Overall, our research found that pet ownership was very positive. Pet owners were happier and healthier than nonowners, and thoughts of one's pet could insulate one from feeling down following a social rejection experience. Interestingly, there was no support for the "crazy cat lady" hypothesis (i.e., individuals who turn to animals because they "don't click" with people).

If anything, people benefited more from their pets when they had better human relationships. For example, introverted people (who aren't outgoing) or narcissists (who put themselves first and feel superior to others) were less likely, rather than more likely, to enjoy positive consequences from their pets.

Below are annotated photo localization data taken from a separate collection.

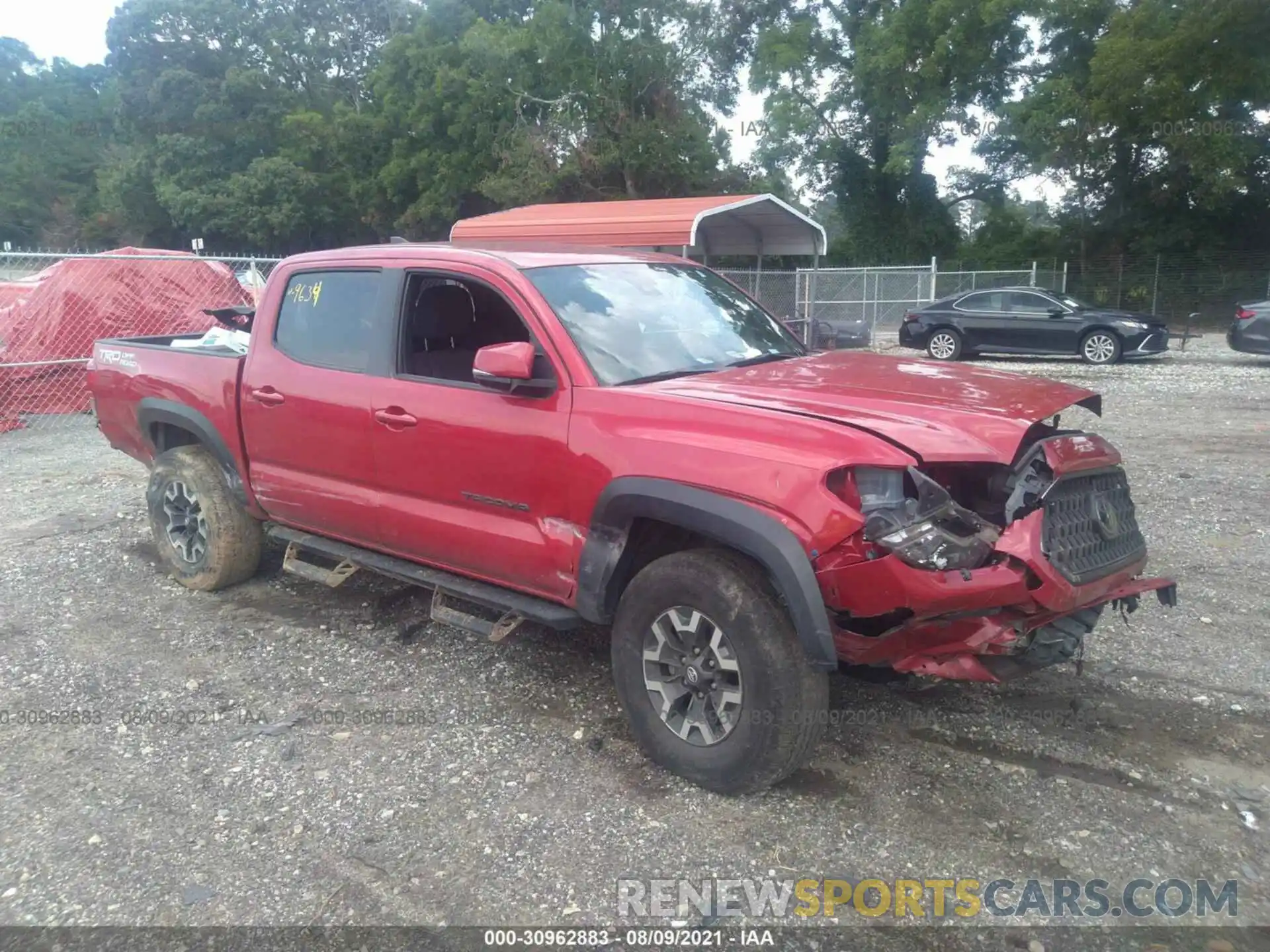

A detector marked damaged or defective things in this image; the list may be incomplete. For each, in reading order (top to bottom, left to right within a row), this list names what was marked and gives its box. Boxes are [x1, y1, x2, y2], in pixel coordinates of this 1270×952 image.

crumpled hood [655, 355, 1102, 467]
exposed headlight assembly [858, 467, 995, 571]
damaged front end of truck [818, 428, 1173, 680]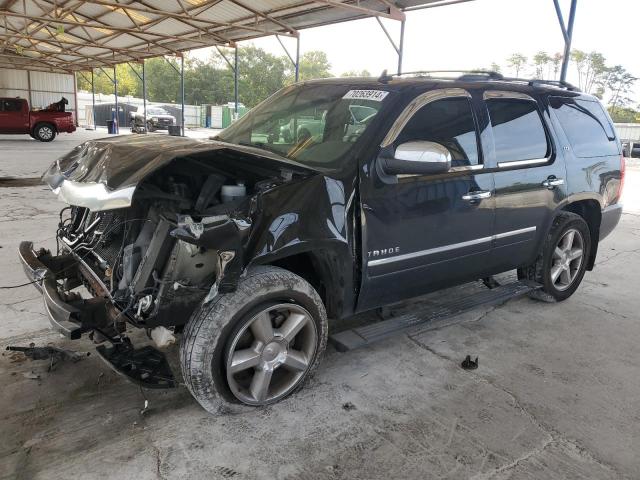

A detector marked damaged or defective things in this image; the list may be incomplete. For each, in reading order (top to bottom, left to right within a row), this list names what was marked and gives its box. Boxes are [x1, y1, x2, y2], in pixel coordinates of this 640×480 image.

detached bumper [18, 242, 109, 340]
damaged front end [21, 134, 316, 386]
crumpled hood [42, 133, 318, 191]
crashed suv [20, 74, 624, 412]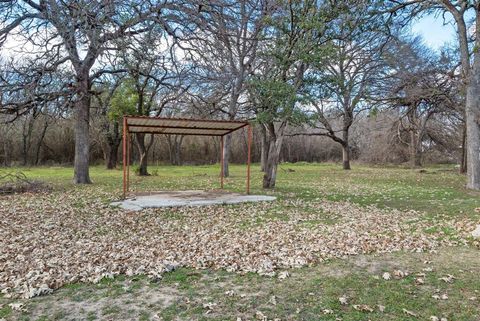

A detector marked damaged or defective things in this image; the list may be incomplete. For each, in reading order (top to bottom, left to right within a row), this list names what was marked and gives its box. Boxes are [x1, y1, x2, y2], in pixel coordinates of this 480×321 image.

rusty metal pergola [122, 115, 253, 198]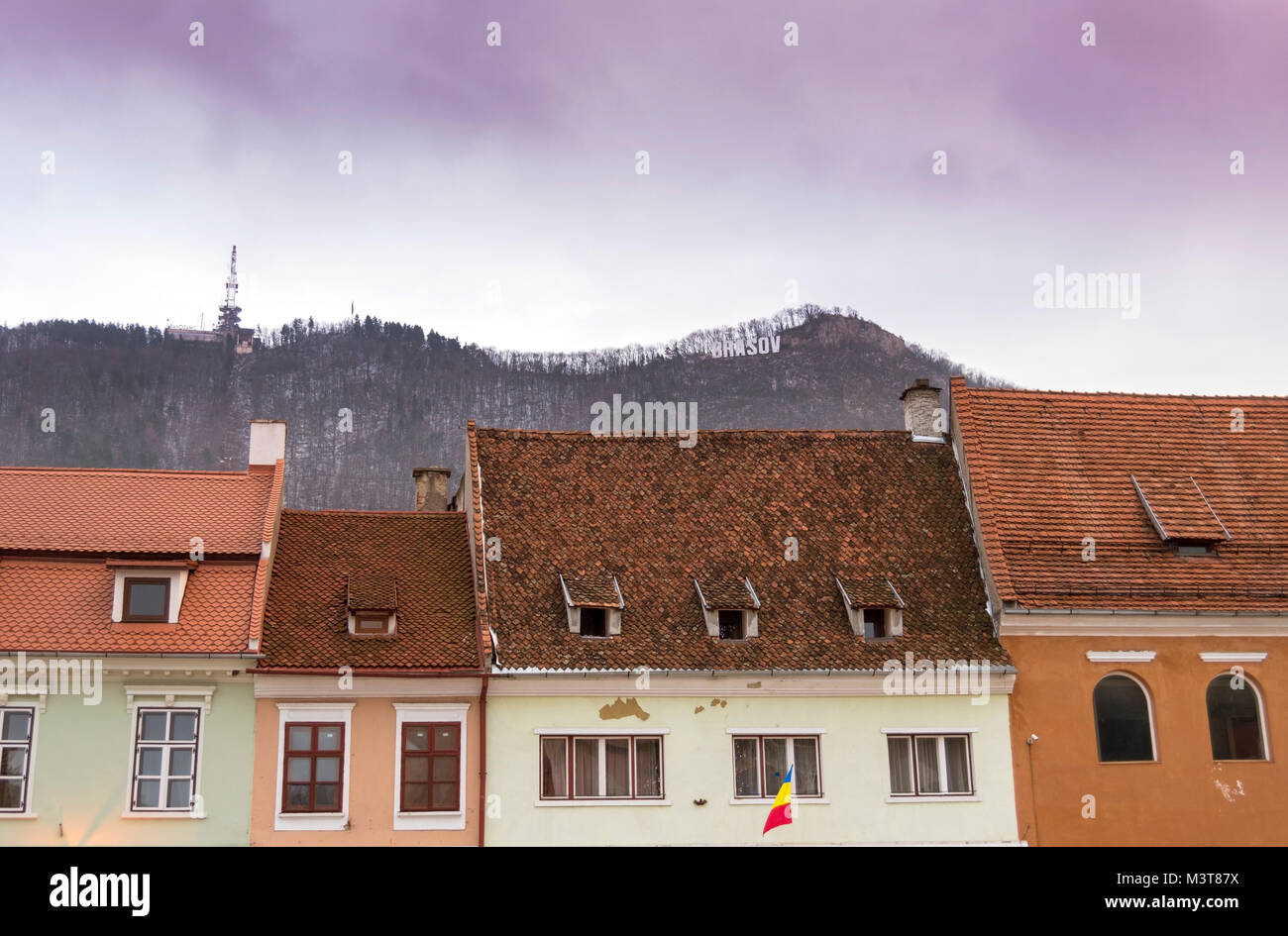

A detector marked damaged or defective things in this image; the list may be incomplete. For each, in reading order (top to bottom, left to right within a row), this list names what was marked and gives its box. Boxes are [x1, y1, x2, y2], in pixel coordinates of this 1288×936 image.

peeling paint [598, 693, 646, 725]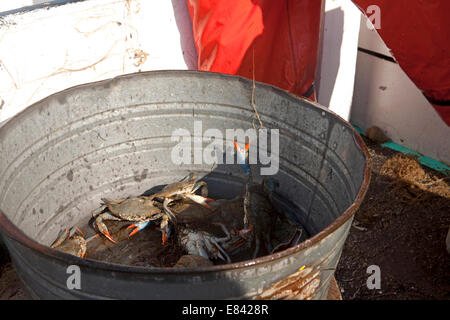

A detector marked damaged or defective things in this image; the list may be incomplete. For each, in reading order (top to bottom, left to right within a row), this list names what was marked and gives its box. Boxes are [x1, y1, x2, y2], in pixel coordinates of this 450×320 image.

Also, in our research, we found no evidence that the type of pet (dogs vs. cats) mattered. People were able to anthropomorphize a variety of animals species in our studies (dogs, cats, horses, lizards, even a goat) and it appears that "the power of pets" is more about what lies in the owners' mind than what lies at their feet, at the end of a leash, or in an aquarium.

Finally, one might wonder what this research has to do with "the self," which is the focus of this blog. One thing that we know about close, important people in our lives is that they become "included in the self." That is, key people in our lives actually become enmeshed cognitively and emotionally in our self-concept. For example, "blurry lines" evolve between people's sense of self and close others, often perceiving one's own traits in close others and seeing close others' qualities as descriptive of the self. Healthy individuals empathize with close others in their lives, adopting their perspective and sharing their feelings instinctively. Our work demonstrated that pets can function similarly — they become as much a part of the self as many family members, which undoubtedly, contributes to their power in promoting our health and happiness.

To conclude, we would not contend that pets represent a panacea for psychological well-being. For instance, our data would suggest that individuals with psychological shortcomings (e.g., negative personality types, less effective relationship styles) may find less value from pet ownership than individuals who are "real people people." Also, pet ownership entails considerable responsibility and involvement (e.g., time, money, physical engagement), and just like with any human relationship, having a low quality connection with one's pet certainly will diminish the positive consequences one can enjoy.

Yet, our research indicates that for everyday people, pets are often "friends with benefits," and that one's health and happiness improves in a meaningful way from pet ownership.

References

McConnell, A. R., Brown, C. M., Shoda, T. M., Stayton, L. E., & Martin, C. E. Friends with benefits: On the positive consequences of pet ownership. Journal of Personality and Social Psychology.